▶ PASSAGE:
★ ★ ★ ★ ★ ★ ★
NEWTON — A door painted to honor a Beverly resident's Asian grandmother is being put on more prominent display after it was damaged in a string of recent attacks targeting Newton's Asian American community.
Amanda Beard Garcia, of Beverly, painted one of 25 recycled wooden doors making up a citywide public art project titled Newton Out Doors. Launched by Newton Community Pride, the project spread the doors across eight areas of the city "to promote the walkability and economic vitality of Newton's unique village centers."
The front of Garcia's door featured a sketch of her Chinese grandmother Hang Chin, who died in 2018, with a green background. The mural wraps around the back to include her hands draped across the back of a chair, below two Cantonese characters that read "Por Por," the Cantonese word for maternal grandmother. Garcia said the word is also a term of endearment for an older woman whom the speaker holds in high regard.
"She spent most of her life in Brookline, which is right next door" to Newton, Garcia said. "It was also partially inspired by me deep-diving into my own Asian-American heritage and trying to heal from all of the anti-Asian racism that has been happening not only during the pandemic but throughout forever, and thinking about what my Por Por would think about what was going on."
But by Wednesday afternoon, Garcia said paint had been stripped away from portions of the back of the door — the side with Cantonese lettering.
★ ★ ★ ★ ★ ★ ★
▶ YOUR ASSIGNMENT: Can you transcribe the article on the painted door word for word, beginning at the words "NEWTON — A door" and stopping after "Asian American community."?

▶ INFORMATION SHOWN:
★ ★ ★ ★ ★ ★ ★
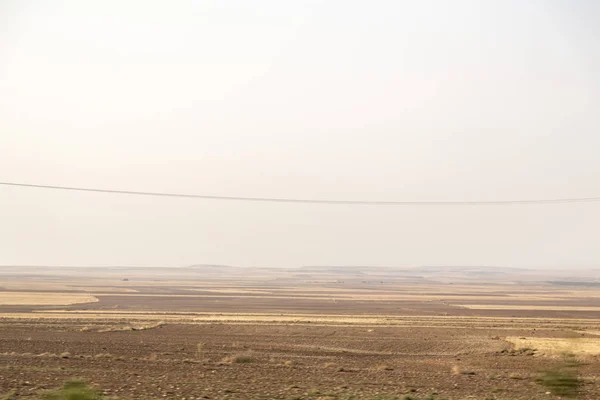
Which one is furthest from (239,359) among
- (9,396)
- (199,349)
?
★ ★ ★ ★ ★ ★ ★
▶ RESULT OF THIS TASK:
NEWTON — A door painted to honor a Beverly resident's Asian grandmother is being put on more prominent display after it was damaged in a string of recent attacks targeting Newton's Asian American community.